## 課題内容
後掲のEUの使用済み自動車指令(ELV指令)に関する抜粋について、その最終文に続く本文を記述せよ。

## 提供抜粋
▼▼▼
周知のとおり、EU(欧州連合)では、使用済み自動車に関する指令(Directive 2000/53/EC, 以下「ELV指令」)により自動車のリサイクルが制度化されている。同指令は、2000年に発効してから20年を経過し、その見直しの議論が出てきている。

その間、欧州ではサーキュラーエコノミーという考え方が広まり、それに関わる行動計画も提示されている。その流れの中でELV指令の見直しについてどのような論点が提示されているかは興味深い。

阿部(2021)で言及したように、2020年8月にELV指令の見直しの論点を整理した報告書が提示されている(Williams et al., 2020)。同報告書は、文献・データ調査のほか、パブリックコメント、ステークホルダーへのオンライン調査、インタビュー調査、ワークショップを踏まえて、EUの使用済み自動車市場およびELV指令の論点をまとめている。

全部で7章に分かれているが、このうちページの大半を割いている第6章に15の論点が示されている。本稿では、この中で行方不明車問題、拡大生産者責任、サーキュラーエコノミーの3つの論点に絞ってその内容を見ていきたい。

 

2.使用済み自動車の無償引渡し制度

EUの自動車リサイクル制度についてよく知られているのは、ELV指令の第5条第4項に規定されている使用済み自動車の無償引き渡しの仕組みである。そこでは、自動車の最終所有者が使用済み自動車を認定された処理施設に負担なく引き渡すことができるようにし、代わりにそのために生じた費用を生産者が負担するというものである。
▲▲▲
## データ記録
▼▼▼
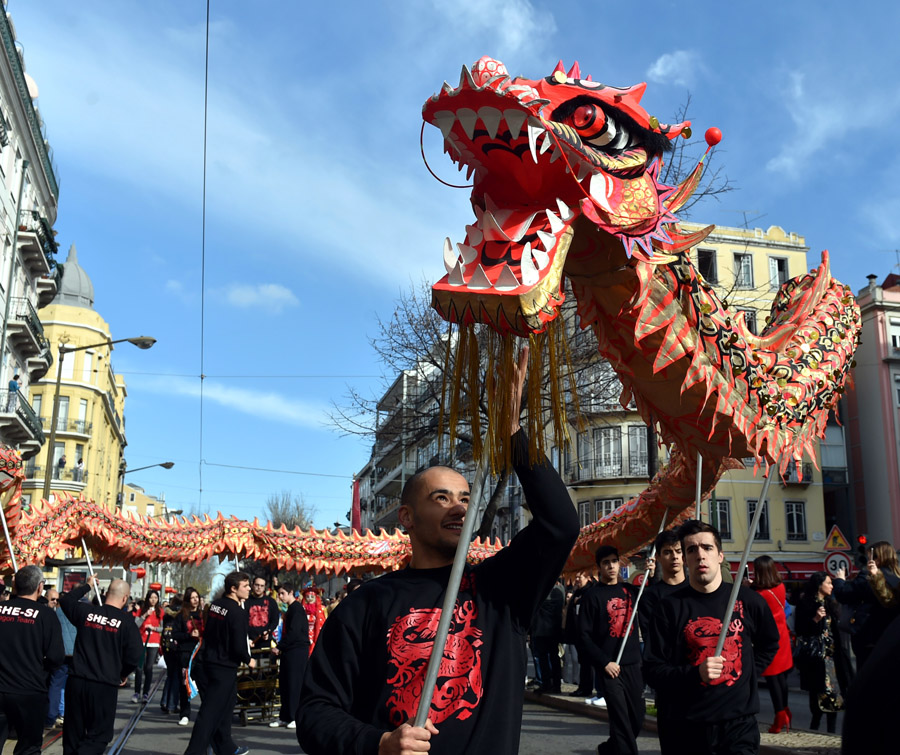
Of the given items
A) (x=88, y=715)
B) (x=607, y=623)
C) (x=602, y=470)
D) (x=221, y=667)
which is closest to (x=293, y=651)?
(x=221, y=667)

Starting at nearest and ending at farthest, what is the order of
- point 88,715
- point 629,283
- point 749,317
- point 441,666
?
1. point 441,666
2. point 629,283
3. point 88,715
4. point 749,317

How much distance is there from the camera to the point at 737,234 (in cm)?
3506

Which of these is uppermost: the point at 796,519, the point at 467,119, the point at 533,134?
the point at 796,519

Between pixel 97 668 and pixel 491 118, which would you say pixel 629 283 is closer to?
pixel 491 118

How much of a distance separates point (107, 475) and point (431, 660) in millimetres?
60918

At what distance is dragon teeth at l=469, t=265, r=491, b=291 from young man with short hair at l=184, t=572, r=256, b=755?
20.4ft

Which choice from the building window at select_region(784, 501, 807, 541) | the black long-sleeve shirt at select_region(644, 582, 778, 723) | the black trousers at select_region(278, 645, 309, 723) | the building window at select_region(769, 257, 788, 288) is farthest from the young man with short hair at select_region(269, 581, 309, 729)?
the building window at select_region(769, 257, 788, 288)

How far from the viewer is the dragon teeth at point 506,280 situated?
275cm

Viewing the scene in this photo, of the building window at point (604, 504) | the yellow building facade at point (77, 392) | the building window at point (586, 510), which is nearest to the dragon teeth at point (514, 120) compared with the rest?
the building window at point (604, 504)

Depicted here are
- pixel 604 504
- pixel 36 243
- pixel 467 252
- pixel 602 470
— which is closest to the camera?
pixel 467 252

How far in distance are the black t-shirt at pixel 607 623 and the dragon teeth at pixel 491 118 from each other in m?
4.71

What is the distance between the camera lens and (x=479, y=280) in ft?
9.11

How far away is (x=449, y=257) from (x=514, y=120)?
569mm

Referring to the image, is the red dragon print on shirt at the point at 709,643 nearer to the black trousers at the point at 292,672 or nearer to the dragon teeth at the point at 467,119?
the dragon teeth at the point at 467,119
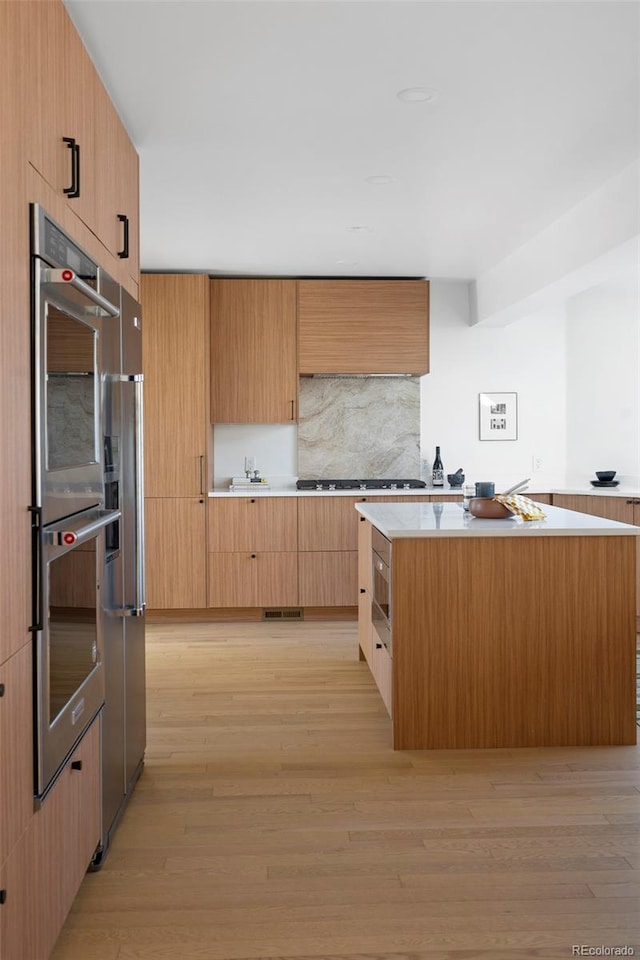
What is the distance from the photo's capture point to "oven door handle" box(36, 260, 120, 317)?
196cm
▲▲▲
## 出力結果
つまり、生産者が負担をして、所有者が無償で使用済み自動車を解体業者等に引き渡すことができる仕組みを構築するというのだ。EU加盟国は、このELV指令に基づいて国内法を策定している。

このような使用済み自動車の無償引き渡し制度は、使用済み自動車に価値がない場合、その放置や不法投棄を予防しうる。引き渡し先は、解体業者等の認定された処理施設であり、適正処理を確保しやすい。

しかし、使用済み自動車に価値がある場合は、認定された処理施設に引き渡されるとは限らない。不適正に分別、処理する者が使用済み自動車を高く買い取る可能性があり、そのような者が不適正処理により市場競争において優位となることがある。

それは廃棄物・資源循環市場において悪貨が良貨を駆逐する現象とも呼ばれてきた事象であり、家電や電子機器類、バッテリーなど有償で取引されるあらゆる使用済み製品で起きたものである。それがEUの使用済み自動車の制度の下で起こりうるということである。

日本の自動車リサイクル法は、EUとは異なり、フロン、エアバッグ、シュレッダーダストという物品に焦点が当てられ、生産者はその引取義務がある(第21条)。これは一見、法の対象範囲が狭いように見えるが、非有償のみならず、有償で取引される使用済み自動車の取引価格に影響し、それらをコントロールする。

EUのELV指令と比べると制度の複雑性などの課題はあるが、有償で取引される使用済み自動車の流通をコントロールできる点では日本の方が効果的である(阿部,2011)。

 

3.行方不明車問題

上記のようなELV指令の構造的な問題が指摘される中で、阿部(2021)でも示されたように、近年になって行方不明の車両台数を分析する報告書が出されている。抹消登録された車両は(1)中古車輸出、(2)使用済み自動車として処理、(3)抹消状態のまま滞留、のいずれかであるが(阿部,2007)、その行方が分からないことがある。

Williams et.al (2020, p.39)でも、ブルガリアを除いたEU27か国の2017年の実績として1,121万台の抹消登録台数(廃車台数)のうち、3分の1に該当する377万台の車両が行方不明であるとしている(657万台:使用済み自動車台数、87万台:EU域外向け中古車輸出台数)。そして、ELV指令は全ての使用済み自動車の処理について期待される結果を出せていないと言及している。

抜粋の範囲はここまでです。